* _Instructions for the task_: Can you reproduce the listing below, swapping every "ceiling fan blade" for "ceiling fan paddle" and leaving everything else unchanged?
** Start Material **
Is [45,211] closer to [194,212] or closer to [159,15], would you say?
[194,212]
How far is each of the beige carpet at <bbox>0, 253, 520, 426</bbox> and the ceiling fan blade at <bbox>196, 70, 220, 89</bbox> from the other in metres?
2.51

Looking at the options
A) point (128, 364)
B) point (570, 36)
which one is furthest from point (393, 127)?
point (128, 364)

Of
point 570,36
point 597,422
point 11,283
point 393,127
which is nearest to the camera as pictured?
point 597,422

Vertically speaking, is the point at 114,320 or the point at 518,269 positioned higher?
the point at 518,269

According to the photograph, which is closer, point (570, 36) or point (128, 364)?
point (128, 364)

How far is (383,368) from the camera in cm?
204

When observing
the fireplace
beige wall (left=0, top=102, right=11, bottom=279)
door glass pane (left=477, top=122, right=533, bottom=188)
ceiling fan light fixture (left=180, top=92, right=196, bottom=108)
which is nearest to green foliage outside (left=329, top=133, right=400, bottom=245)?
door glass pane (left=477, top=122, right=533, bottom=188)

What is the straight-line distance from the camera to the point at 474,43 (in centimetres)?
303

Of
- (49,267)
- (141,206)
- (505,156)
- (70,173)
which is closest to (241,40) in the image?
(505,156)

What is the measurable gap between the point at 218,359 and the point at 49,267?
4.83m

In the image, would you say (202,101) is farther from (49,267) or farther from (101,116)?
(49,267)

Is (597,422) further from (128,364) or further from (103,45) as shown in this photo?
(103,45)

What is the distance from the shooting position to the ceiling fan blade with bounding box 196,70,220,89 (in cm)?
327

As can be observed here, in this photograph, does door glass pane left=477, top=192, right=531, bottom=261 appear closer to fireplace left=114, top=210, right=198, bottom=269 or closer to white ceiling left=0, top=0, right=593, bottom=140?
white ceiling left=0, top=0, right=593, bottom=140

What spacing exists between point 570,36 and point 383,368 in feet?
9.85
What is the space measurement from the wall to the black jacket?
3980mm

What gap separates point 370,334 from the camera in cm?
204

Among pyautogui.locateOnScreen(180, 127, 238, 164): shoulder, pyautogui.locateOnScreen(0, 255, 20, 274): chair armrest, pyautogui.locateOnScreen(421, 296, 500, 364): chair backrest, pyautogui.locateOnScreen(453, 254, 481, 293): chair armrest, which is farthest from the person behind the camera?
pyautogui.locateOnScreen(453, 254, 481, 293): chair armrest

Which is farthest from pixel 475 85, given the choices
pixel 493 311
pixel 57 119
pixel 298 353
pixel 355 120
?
** End Material **
* _Solution for this task_:
Is [45,211] closer to [194,212] or closer to [159,15], would you say?
[194,212]
How far is each of the beige carpet at <bbox>0, 253, 520, 426</bbox> and the ceiling fan paddle at <bbox>196, 70, 220, 89</bbox> from the other in metres?
2.51

Looking at the options
A) point (128, 364)
B) point (570, 36)
which one is furthest from point (393, 127)?
point (128, 364)

Of
point 570,36
point 597,422
point 11,283
point 393,127
which is nearest to the camera as pictured?
point 597,422

Vertically speaking, is the point at 114,320 or the point at 518,269 positioned higher?
the point at 518,269

According to the photograph, which is closer, point (570, 36) or point (128, 364)?
point (128, 364)

How far is (383,368) from the camera in cm?
204

When observing
the fireplace
beige wall (left=0, top=102, right=11, bottom=279)
door glass pane (left=477, top=122, right=533, bottom=188)
ceiling fan light fixture (left=180, top=92, right=196, bottom=108)
which is nearest to green foliage outside (left=329, top=133, right=400, bottom=245)?
door glass pane (left=477, top=122, right=533, bottom=188)

What is the straight-line distance from the camera to the point at 474,43 (in centimetres)?
303

Of
- (49,267)
- (141,206)
- (505,156)
- (70,173)
which is closest to (241,40) in the image?
(505,156)

What is the measurable gap between the point at 218,359 and the point at 49,267?
4.83m

In the image, would you say (202,101) is farther from (49,267) or farther from (101,116)?
(49,267)

Is (597,422) further from (128,364) or further from (103,45) as shown in this photo?
(103,45)

What is the distance from the shooting position to the ceiling fan paddle with bounding box 196,70,220,89 (in cm)?
327

As can be observed here, in this photograph, does door glass pane left=477, top=192, right=531, bottom=261 appear closer to fireplace left=114, top=210, right=198, bottom=269 or closer to white ceiling left=0, top=0, right=593, bottom=140?
white ceiling left=0, top=0, right=593, bottom=140

What spacing exists between point 570,36 and point 383,368 in feet?
9.85
What is the space measurement from the wall to the black jacket?
3980mm

What gap separates point 370,334 from the camera in cm?
204

Among pyautogui.locateOnScreen(180, 127, 238, 164): shoulder, pyautogui.locateOnScreen(0, 255, 20, 274): chair armrest, pyautogui.locateOnScreen(421, 296, 500, 364): chair backrest, pyautogui.locateOnScreen(453, 254, 481, 293): chair armrest, which is farthest from the person behind the camera?
pyautogui.locateOnScreen(453, 254, 481, 293): chair armrest

Which is farthest from pixel 475 85, given the choices
pixel 493 311
pixel 57 119
pixel 298 353
pixel 355 120
?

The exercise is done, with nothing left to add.